The numbers every year—everybody says this was the high watermark. Well, we're about 200 transfers above the two or three years ago high watermark. It just keeps escalating, but young people want the freedom of decision expression, and just because they made one decision once, it doesn't mean they can't remake it, rethink about it, recalibrate it, and that's what I think we're seeing.
I don't think it's any more than that. Kids want to play. Kids absolutely want to play. Today's kids, because of [cell phones] and because of the high-profile combines they go to, all the good kids know all the good kids, so they understand this culture better than they've ever known them as a cohort, so if they find themselves in a situation where they're not going to realize their objective, their dream, they're scooting. It's no more than that, and they're better informed.
TC: What kind of changes are we going to be able to see from the outside in the women's basketball program as a result of the investigation that just wrapped up?
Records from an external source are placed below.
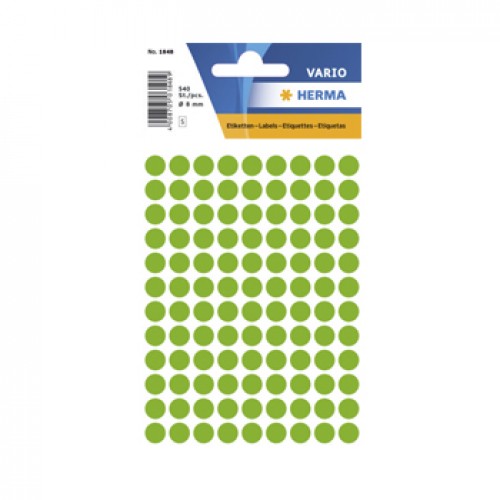 Etiquetas Redondas 08mm Verde Fluorescente Herma1848 540un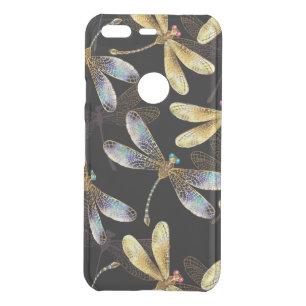 Seamless Pattern with Golden Dragonflies Uncommon Google Pixel Case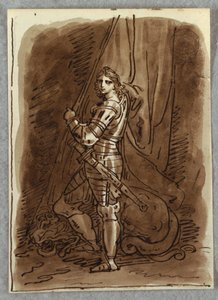 St. George, Detalj fra en polytich med jomfru tronet, Study after Dosso Dossi av Felice Giani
KW: It was largely an evaluation, and I'm not going to get into the specifics. I've already publicly indicated what we were going to say publicly. Really what we want is the student-athletes in that program to have a great experience, and part of having a great experience is having a pretty high degree of success, and we've always had a high degree of success. Quite frankly, [head coach] Joanne [McCallie] has averaged 27 wins a year in her nine years at Duke. By most people's standards, that's a pretty high degree of success, but we want really a great experience, high degree of success, and we don't want anything less or more for any of our other programs.
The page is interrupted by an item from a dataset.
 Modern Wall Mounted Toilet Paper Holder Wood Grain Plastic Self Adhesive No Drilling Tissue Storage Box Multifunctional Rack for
TC: Jumping to women's soccer, what did it mean for Duke to have the first college team to participate in that U.S. China Consultation on People-to-People Exchange? Did you go with the team on that trip?
KW: I didn't. I wish I could have, but I didn't. Our team was approached by the United States Sports Academy in Mobile, Alabama, and those guys arranged the contest. They were kind of brokered by China to go find a really good college team in our country to come over and to kind of enjoy that experience, and they selected Duke, and they came and they invited us and we accepted. We have had an absolutely amazing experience.
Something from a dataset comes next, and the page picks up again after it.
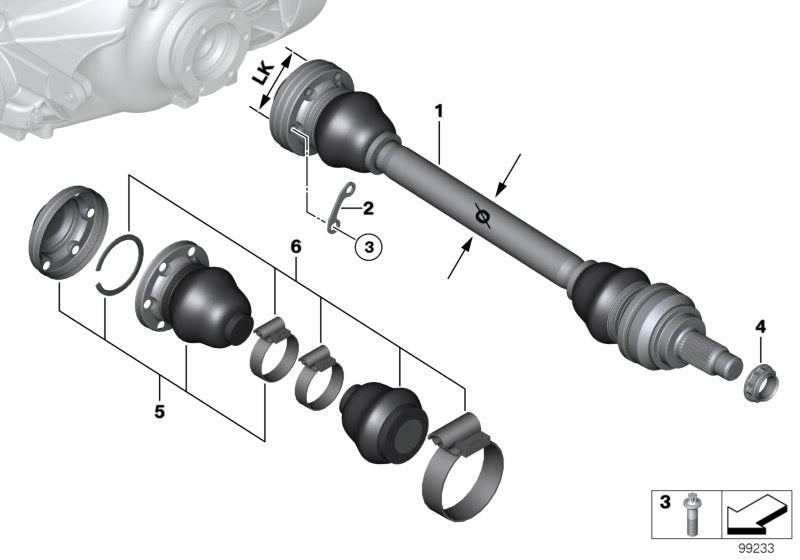 Genuine BMW 33217561792 E87 E92 Exch. Output Shaft, Right LK=80mm/D=38mm (Inc. 116i, 116i 1.6 & 323i)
Obviously, they're all back, and I've talked with a number of people that were on that trip and it was one of the all-time life-changing experiences. I've gotten correspondence from some of the people, some of the players over there in the Chinese government and so forth. It's amazing how many notes I got. They just loved our kids. Our kids were great American ambassadors—not only ambassadors of Duke, but of the United States.
KW: It was a milestone, an enormous milestone—historic at a minimum. Our coaches and student-athletes had worked really hard to get into the bowl conversation, and then it was our fourth bowl in a row, and then to have the opportunity to win in Yankee Stadium—another historic opportunity in Yankee Stadium against a really good Big Ten team—it was good. It was a really great moment for Duke and certainly for Duke athletics, and pointedly, Duke football.
I'm really proud of what they have accomplished and I'm really looking forward to the future, particularly with getting the new facilities and everything else that we've been able to do. Football Saturdays at Duke now have an opportunity to become pretty special, and it sure seems in the last year or two that our students have kind of discovered their football program. It's going to be fun to see them create an ownership position around Duke football, not unlike the one that they have around Duke basketball, and I think it's well on its way, which is terrific.
This Q&A has been edited for length and clarity.